Advanced Monitoring of Pulsar Clusters with Prometheus and Grafana

Monitoring is essential for managing the health, performance, and scalability of production-grade Apache Pulsar clusters. As workloads grow and systems become more distributed, the need for real-time observability becomes paramount.

In this post, we’ll explore how to set up advanced monitoring of Apache Pulsar using Prometheus and Grafana, providing insights into broker health, topic throughput, latency, consumer lag, and more.

Why Use Prometheus and Grafana?

Prometheus is an open-source systems monitoring and alerting toolkit that excels at scraping metrics exposed via HTTP.

Grafana is a powerful visualization platform that integrates with Prometheus to create dashboards, alerts, and reports.

Together, they offer:

Real-time metrics collection
Customizable visual dashboards
Alerting on threshold breaches
Historical trend analysis

Exposing Pulsar Metrics to Prometheus

Pulsar exposes JMX metrics and optionally Prometheus-format metrics via HTTP.

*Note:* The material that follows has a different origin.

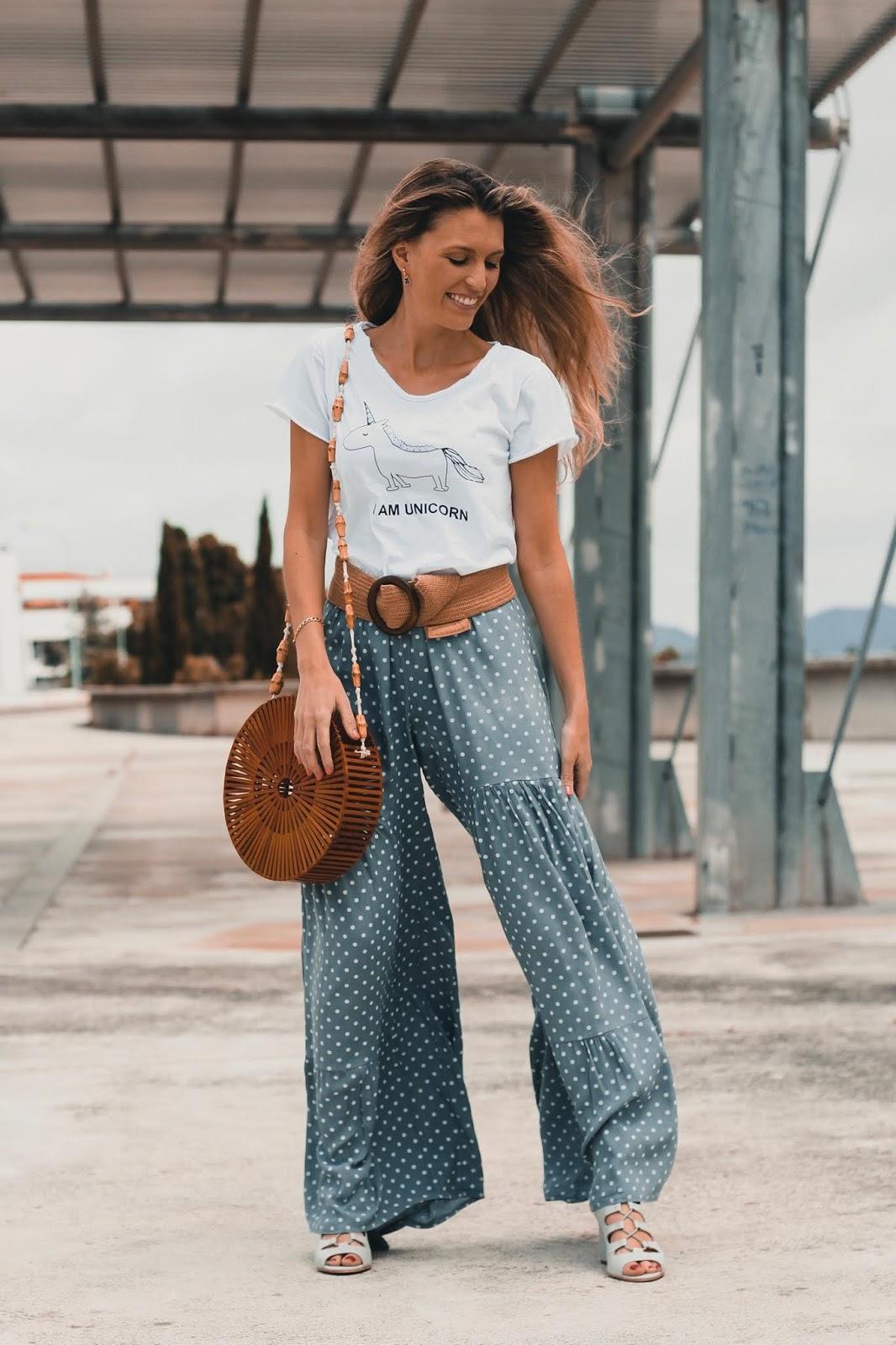 pantalones de lunares campana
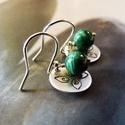 Malachit ezüst fülbevaló mintás koronggal, Ékszer, Fülbevaló, Ékszerkészítés, Egyszerű fülbevaló 6,5 mm nagyságú malachit gyöngyökből, virág mintás ezüst koronggal, ezüst ékszer..., Meska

To enable Prometheus exporter:

1. Start Pulsar with Prometheus enabled

Edit broker.conf and bookkeeper.conf:

metricsProviderClassName=org.apache.pulsar.broker.stats.prometheus.PrometheusMetricsServlet

Pulsar brokers expose metrics at:

http://<broker-host>:8080/metrics

Bookies expose metrics at:

http://<bookie-host>:8000/metrics

Setting Up Prometheus

1. Install Prometheus (via binary or Docker)

2. Configure `prometheus.yml`:

scrape_configs:
- job_name: 'pulsar-brokers'
  static_configs:
  - targets: ['broker1:8080', 'broker2:8080']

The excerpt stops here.